Texto fornecido ->
————————
Com José Martins Pinheiro Neto

Da Redação

quinta-feira, 29 de julho de 2004

Atualizado às 10:06

 

Entrevista

 

José Martins Pinheiro Neto, que completa 87 anos em 21 de agosto próximo, construiu o maior escritório de advocacia do país e da América Latina: o Pinheiro Neto Advogados. Sua bem-sucedida trajetória profissional fez com que se tornasse um mito entre os advogados brasileiros.

 

Pinheiro Neto foi o pioneiro na cobrança de honorários por hora de trabalho. Todo o tempo gasto na execução de um serviço para um determinado cliente é anotado na respectiva ficha de controle. Os métodos por ele criados para desenvolver a banca - que sempre tratou como a uma empresa - foram e são seguidos pelos colegas.

 

Pelo Pinheiro Neto Advogados passaram muitos advogados famosos. Uns encontram-se hoje à testa de bancas bem sucedidas.Outros estão lá desde os tempos de estágio. Por isso, o escritório é tido como uma espécie de "navio-escola" da advocacia.

 

Dr. Pinheiro, como é chamado por todos, tem na Inglaterra sua segunda pátria. Em plena Segunda Guerra Mundial, aos 21 anos e já formado em Direito, fugiu dos pais e da namorada e foi para Londres, onde chegou em janeiro de 1940. Lá ficou por 14 meses trabalhando na BBC.

 

Os primeiros seis meses transcorreram sem problemas, mas depois a guerra intensificou-se e o perigo era uma constante. "Estava lá quando houve o black out, a invasão dos Países Baixos e da França, a retirada de Dunquerque, os primeiros ataques aéreos, a batalha de Londres em setembro, o incêndio da cidade no fim do ano", relata.

 

A ligação com a Inglaterra prosseguiu por aqui, onde durante 25 anos dirigiu a Sociedade Brasileira de Cultura Inglesa, da qual seu pai foi um dos fundadores. Tanta dedicação foi reconhecida pela rainha Elizabeth II, que, em 1987, o sagrou Cavaleiro do Império Britânico (Knight of de British Empire). Sir Pinheiro Neto é também Cavaleiro da Ordem de Orange e Nassau, do reino da Holanda.

 

Em 1941, voltou ao Brasil e foi trabalhar no escritório do pai no Largo da Misericórdia, onde acaba a rua Direita. Em 1942, seu pai aposentou-se e foi morar no Rio de Janeiro. Sozinho, Pinheiro Neto começou a desenvolver sua carreira. As relações que estabelecera em Londres e a fluência no inglês renderam-lhe os primeiros clientes estrangeiros. O escritório começou a crescer e precisava de instalações maiores. Foi mudando de endereço, sempre no centro da cidade, até que, em 1964, estabeleceu-se no atual endereço, na rua Boa Vista.
————————
Material fornecido ->

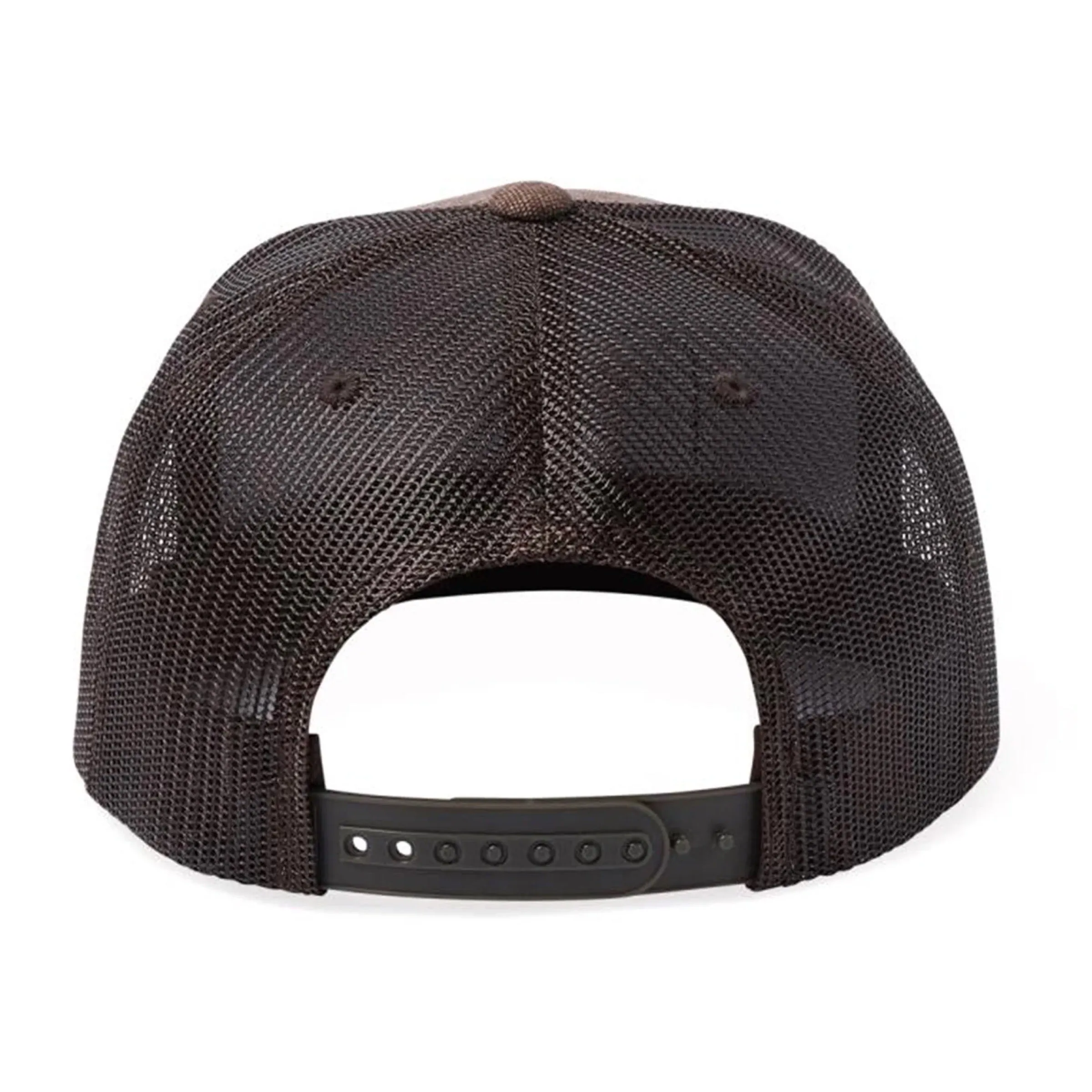 Brixton Palmer Proper MP Mesh Cap Dark Earth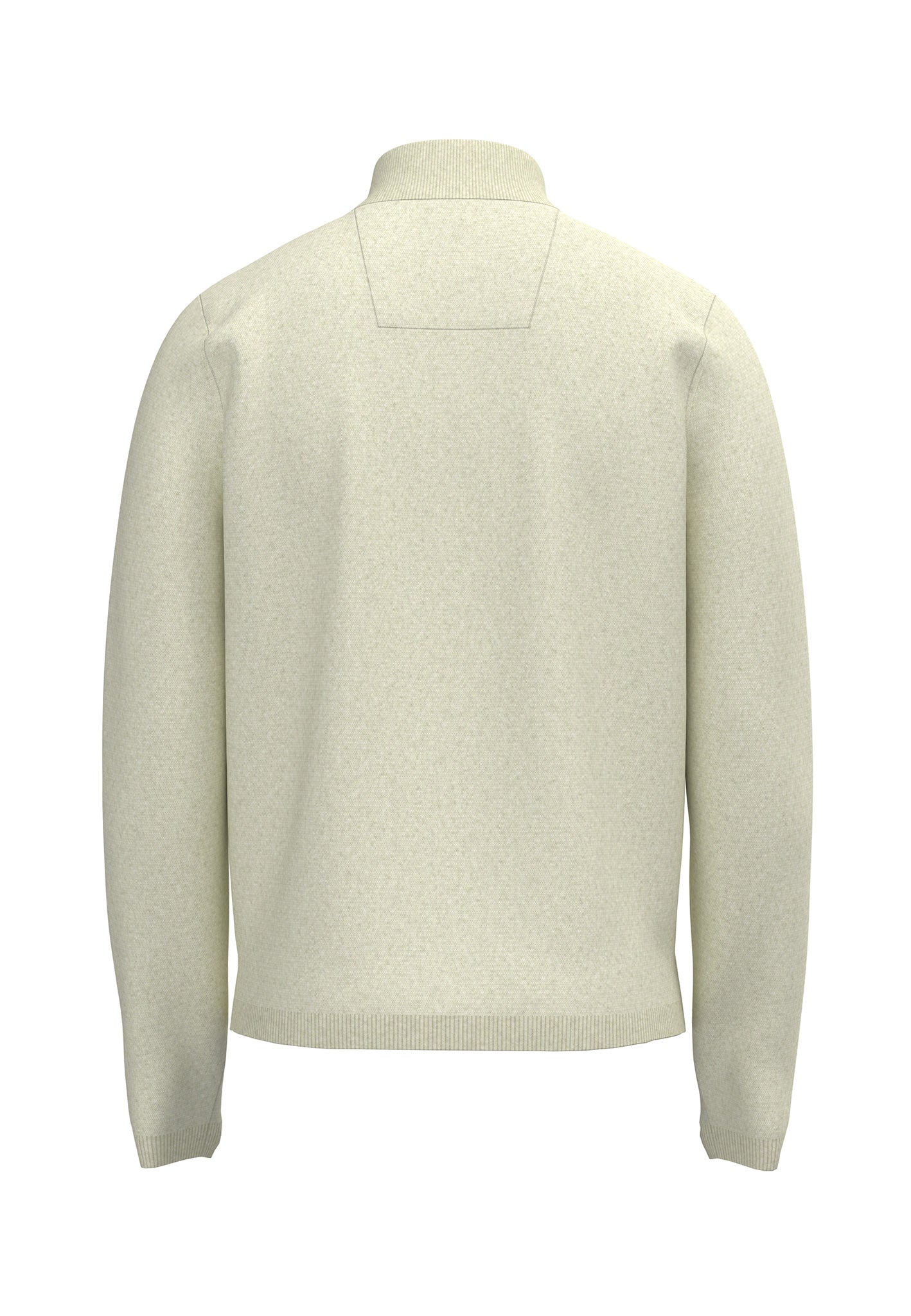 Fynch Hatton Troyer 1/4 Zip Sweater 1602316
————————
Tarefas do exercício ->
1. Edite o texto sobre Pinheiro Neto: reproduza o trecho que vai de "A ligação com" até "reino da Holanda.", inclusive, substituindo "25 anos" por "vinte e cinco anos".
2. Segundo o texto sobre Pinheiro Neto, em que rua o escritório se estabeleceu em 1964?

Respostas do exercício ->
1.
A ligação com a Inglaterra prosseguiu por aqui, onde durante vinte e cinco anos dirigiu a Sociedade Brasileira de Cultura Inglesa, da qual seu pai foi um dos fundadores. Tanta dedicação foi reconhecida pela rainha Elizabeth II, que, em 1987, o sagrou Cavaleiro do Império Britânico (Knight of de British Empire). Sir Pinheiro Neto é também Cavaleiro da Ordem de Orange e Nassau, do reino da Holanda.

2. Na rua Boa Vista.